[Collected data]
::::::

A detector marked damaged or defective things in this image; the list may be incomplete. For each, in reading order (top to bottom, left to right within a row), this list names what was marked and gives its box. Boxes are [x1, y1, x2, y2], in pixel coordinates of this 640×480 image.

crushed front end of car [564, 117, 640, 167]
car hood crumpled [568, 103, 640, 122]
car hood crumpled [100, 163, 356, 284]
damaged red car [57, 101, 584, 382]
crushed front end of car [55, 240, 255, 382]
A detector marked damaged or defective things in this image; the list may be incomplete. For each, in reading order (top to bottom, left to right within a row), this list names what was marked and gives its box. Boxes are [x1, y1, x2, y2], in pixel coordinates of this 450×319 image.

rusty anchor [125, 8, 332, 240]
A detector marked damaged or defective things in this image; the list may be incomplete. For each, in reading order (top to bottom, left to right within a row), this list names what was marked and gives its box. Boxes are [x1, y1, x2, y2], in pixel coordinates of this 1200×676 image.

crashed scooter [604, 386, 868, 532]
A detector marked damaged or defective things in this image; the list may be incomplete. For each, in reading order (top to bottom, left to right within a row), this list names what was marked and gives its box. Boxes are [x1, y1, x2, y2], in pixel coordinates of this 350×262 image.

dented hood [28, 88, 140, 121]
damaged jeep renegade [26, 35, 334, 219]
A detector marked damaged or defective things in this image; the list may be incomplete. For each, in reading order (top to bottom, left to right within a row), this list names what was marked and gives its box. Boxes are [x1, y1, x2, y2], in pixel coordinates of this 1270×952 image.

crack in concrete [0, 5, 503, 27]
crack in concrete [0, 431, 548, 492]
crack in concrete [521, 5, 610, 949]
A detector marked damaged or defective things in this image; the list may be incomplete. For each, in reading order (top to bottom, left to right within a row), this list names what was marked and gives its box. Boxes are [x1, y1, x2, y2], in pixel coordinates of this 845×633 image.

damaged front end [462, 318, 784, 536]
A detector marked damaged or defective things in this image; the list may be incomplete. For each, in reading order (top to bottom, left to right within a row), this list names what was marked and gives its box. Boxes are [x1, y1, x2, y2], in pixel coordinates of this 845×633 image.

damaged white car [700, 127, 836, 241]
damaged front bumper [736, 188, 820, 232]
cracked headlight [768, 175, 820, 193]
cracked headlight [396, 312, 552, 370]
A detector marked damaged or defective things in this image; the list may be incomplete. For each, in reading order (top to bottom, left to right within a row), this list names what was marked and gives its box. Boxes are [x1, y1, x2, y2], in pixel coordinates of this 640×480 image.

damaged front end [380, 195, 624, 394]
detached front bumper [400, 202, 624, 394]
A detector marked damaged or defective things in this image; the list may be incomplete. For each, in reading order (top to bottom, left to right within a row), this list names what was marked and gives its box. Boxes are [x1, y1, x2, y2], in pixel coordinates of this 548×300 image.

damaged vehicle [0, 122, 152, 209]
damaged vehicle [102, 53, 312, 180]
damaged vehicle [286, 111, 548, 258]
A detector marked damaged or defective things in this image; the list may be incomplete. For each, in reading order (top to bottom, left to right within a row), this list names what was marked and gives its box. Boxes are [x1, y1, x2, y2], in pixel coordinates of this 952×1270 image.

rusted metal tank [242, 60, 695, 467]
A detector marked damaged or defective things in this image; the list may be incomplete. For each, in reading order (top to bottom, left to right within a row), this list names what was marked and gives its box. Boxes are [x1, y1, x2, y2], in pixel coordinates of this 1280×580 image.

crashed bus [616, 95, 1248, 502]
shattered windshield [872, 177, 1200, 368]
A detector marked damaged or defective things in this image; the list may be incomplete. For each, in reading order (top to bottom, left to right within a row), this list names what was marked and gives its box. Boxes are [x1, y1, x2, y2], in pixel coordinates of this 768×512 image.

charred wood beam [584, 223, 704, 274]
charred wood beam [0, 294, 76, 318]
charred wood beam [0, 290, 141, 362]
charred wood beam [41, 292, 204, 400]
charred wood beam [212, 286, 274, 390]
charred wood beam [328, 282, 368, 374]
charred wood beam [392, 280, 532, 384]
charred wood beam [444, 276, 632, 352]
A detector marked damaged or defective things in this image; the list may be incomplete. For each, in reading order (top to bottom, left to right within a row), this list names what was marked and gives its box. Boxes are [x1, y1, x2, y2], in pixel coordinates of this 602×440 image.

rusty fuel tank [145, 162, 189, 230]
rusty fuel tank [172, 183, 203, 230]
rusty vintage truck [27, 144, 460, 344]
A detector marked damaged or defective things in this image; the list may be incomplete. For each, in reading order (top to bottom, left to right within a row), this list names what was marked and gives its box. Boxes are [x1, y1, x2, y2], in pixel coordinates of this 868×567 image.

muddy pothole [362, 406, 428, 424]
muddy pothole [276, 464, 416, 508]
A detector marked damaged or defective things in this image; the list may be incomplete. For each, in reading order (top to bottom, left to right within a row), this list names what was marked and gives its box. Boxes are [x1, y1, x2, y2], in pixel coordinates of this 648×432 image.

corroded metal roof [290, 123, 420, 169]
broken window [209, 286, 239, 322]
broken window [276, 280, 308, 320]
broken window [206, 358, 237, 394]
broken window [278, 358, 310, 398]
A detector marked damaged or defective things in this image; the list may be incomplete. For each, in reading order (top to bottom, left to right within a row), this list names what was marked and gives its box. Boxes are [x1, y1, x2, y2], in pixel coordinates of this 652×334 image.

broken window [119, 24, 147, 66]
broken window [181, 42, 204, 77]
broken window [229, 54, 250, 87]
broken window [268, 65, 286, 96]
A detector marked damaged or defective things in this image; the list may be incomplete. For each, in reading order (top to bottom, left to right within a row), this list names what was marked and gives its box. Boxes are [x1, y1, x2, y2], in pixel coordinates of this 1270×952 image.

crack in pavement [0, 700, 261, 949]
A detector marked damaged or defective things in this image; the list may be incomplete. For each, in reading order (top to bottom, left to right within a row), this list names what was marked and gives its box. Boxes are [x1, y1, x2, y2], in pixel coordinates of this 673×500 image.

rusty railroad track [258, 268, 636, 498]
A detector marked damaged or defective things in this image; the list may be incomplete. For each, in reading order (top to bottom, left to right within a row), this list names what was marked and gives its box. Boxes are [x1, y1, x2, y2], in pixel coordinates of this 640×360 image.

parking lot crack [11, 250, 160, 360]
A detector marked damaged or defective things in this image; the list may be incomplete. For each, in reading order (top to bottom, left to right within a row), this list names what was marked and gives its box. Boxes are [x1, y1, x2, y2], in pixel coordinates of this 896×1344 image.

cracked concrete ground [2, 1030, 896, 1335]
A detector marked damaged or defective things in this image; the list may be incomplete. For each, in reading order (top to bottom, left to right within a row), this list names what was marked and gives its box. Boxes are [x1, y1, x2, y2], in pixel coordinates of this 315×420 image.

::::::

What you have to do:
The required answer is every line of the data, duplicated exactly.

Output for this exercise:
A detector marked damaged or defective things in this image; the list may be incomplete. For each, in reading order (top to bottom, left to right within a row), this list names what was marked and gives its box. Boxes are [x1, y1, x2, y2], in pixel coordinates of this 640×480 image.

crushed front end of car [564, 117, 640, 167]
car hood crumpled [568, 103, 640, 122]
car hood crumpled [100, 163, 356, 284]
damaged red car [57, 101, 584, 382]
crushed front end of car [55, 240, 255, 382]
A detector marked damaged or defective things in this image; the list may be incomplete. For each, in reading order (top to bottom, left to right within a row), this list names what was marked and gives its box. Boxes are [x1, y1, x2, y2], in pixel coordinates of this 450×319 image.

rusty anchor [125, 8, 332, 240]
A detector marked damaged or defective things in this image; the list may be incomplete. For each, in reading order (top to bottom, left to right within a row), this list names what was marked and gives its box. Boxes are [x1, y1, x2, y2], in pixel coordinates of this 1200×676 image.

crashed scooter [604, 386, 868, 532]
A detector marked damaged or defective things in this image; the list may be incomplete. For each, in reading order (top to bottom, left to right within a row), this list names what was marked and gives its box. Boxes are [x1, y1, x2, y2], in pixel coordinates of this 350×262 image.

dented hood [28, 88, 140, 121]
damaged jeep renegade [26, 35, 334, 219]
A detector marked damaged or defective things in this image; the list may be incomplete. For each, in reading order (top to bottom, left to right within a row), this list names what was marked and gives its box. Boxes are [x1, y1, x2, y2], in pixel coordinates of this 1270×952 image.

crack in concrete [0, 5, 503, 27]
crack in concrete [0, 431, 548, 492]
crack in concrete [521, 5, 610, 949]
A detector marked damaged or defective things in this image; the list may be incomplete. For each, in reading order (top to bottom, left to right within a row), this list names what was marked and gives its box. Boxes are [x1, y1, x2, y2], in pixel coordinates of this 845×633 image.

damaged front end [462, 318, 784, 536]
A detector marked damaged or defective things in this image; the list may be incomplete. For each, in reading order (top to bottom, left to right within a row), this list names what was marked and gives its box. Boxes are [x1, y1, x2, y2], in pixel coordinates of this 845×633 image.

damaged white car [700, 127, 836, 241]
damaged front bumper [736, 188, 820, 232]
cracked headlight [768, 175, 820, 193]
cracked headlight [396, 312, 552, 370]
A detector marked damaged or defective things in this image; the list may be incomplete. For each, in reading order (top to bottom, left to right within a row), this list names what was marked and gives its box. Boxes are [x1, y1, x2, y2], in pixel coordinates of this 640×480 image.

damaged front end [380, 195, 624, 394]
detached front bumper [400, 202, 624, 394]
A detector marked damaged or defective things in this image; the list may be incomplete. For each, in reading order (top to bottom, left to right within a row), this list names what was marked and gives its box. Boxes are [x1, y1, x2, y2], in pixel coordinates of this 548×300 image.

damaged vehicle [0, 122, 152, 209]
damaged vehicle [102, 53, 312, 180]
damaged vehicle [286, 111, 548, 258]
A detector marked damaged or defective things in this image; the list may be incomplete. For each, in reading order (top to bottom, left to right within a row), this list names what was marked and gives its box. Boxes are [x1, y1, x2, y2], in pixel coordinates of this 952×1270 image.

rusted metal tank [242, 60, 695, 467]
A detector marked damaged or defective things in this image; the list may be incomplete. For each, in reading order (top to bottom, left to right within a row), this list names what was marked and gives its box. Boxes are [x1, y1, x2, y2], in pixel coordinates of this 1280×580 image.

crashed bus [616, 95, 1248, 502]
shattered windshield [872, 177, 1200, 368]
A detector marked damaged or defective things in this image; the list may be incomplete. For each, in reading order (top to bottom, left to right within a row), this list names what was marked and gives its box. Boxes are [x1, y1, x2, y2], in pixel coordinates of this 768×512 image.

charred wood beam [584, 223, 704, 274]
charred wood beam [0, 294, 76, 318]
charred wood beam [0, 290, 141, 362]
charred wood beam [41, 292, 204, 400]
charred wood beam [212, 286, 274, 390]
charred wood beam [328, 282, 368, 374]
charred wood beam [392, 280, 532, 384]
charred wood beam [444, 276, 632, 352]
A detector marked damaged or defective things in this image; the list may be incomplete. For each, in reading order (top to bottom, left to right within a row), this list names what was marked and gives its box. Boxes are [x1, y1, x2, y2], in pixel coordinates of this 602×440 image.

rusty fuel tank [145, 162, 189, 230]
rusty fuel tank [172, 183, 203, 230]
rusty vintage truck [27, 144, 460, 344]
A detector marked damaged or defective things in this image; the list may be incomplete. For each, in reading order (top to bottom, left to right within a row), this list names what was marked and gives its box. Boxes are [x1, y1, x2, y2], in pixel coordinates of this 868×567 image.

muddy pothole [362, 406, 428, 424]
muddy pothole [276, 464, 416, 508]
A detector marked damaged or defective things in this image; the list may be incomplete. For each, in reading order (top to bottom, left to right within a row), this list names what was marked and gives its box. Boxes are [x1, y1, x2, y2], in pixel coordinates of this 648×432 image.

corroded metal roof [290, 123, 420, 169]
broken window [209, 286, 239, 322]
broken window [276, 280, 308, 320]
broken window [206, 358, 237, 394]
broken window [278, 358, 310, 398]
A detector marked damaged or defective things in this image; the list may be incomplete. For each, in reading order (top to bottom, left to right within a row), this list names what was marked and gives its box. Boxes are [x1, y1, x2, y2], in pixel coordinates of this 652×334 image.

broken window [119, 24, 147, 66]
broken window [181, 42, 204, 77]
broken window [229, 54, 250, 87]
broken window [268, 65, 286, 96]
A detector marked damaged or defective things in this image; the list may be incomplete. For each, in reading order (top to bottom, left to right within a row), this list names what was marked and gives its box. Boxes are [x1, y1, x2, y2], in pixel coordinates of this 1270×952 image.

crack in pavement [0, 700, 261, 949]
A detector marked damaged or defective things in this image; the list may be incomplete. For each, in reading order (top to bottom, left to right within a row), this list names what was marked and gives its box. Boxes are [x1, y1, x2, y2], in pixel coordinates of this 673×500 image.

rusty railroad track [258, 268, 636, 498]
A detector marked damaged or defective things in this image; the list may be incomplete. For each, in reading order (top to bottom, left to right within a row), this list names what was marked and gives its box. Boxes are [x1, y1, x2, y2], in pixel coordinates of this 640×360 image.

parking lot crack [11, 250, 160, 360]
A detector marked damaged or defective things in this image; the list may be incomplete. For each, in reading order (top to bottom, left to right within a row), this list names what was marked and gives its box. Boxes are [x1, y1, x2, y2], in pixel coordinates of this 896×1344 image.

cracked concrete ground [2, 1030, 896, 1335]
A detector marked damaged or defective things in this image; the list may be incomplete. For each, in reading order (top to bottom, left to right within a row), this list names what was marked and gives its box. Boxes are [x1, y1, x2, y2], in pixel coordinates of this 315×420 image.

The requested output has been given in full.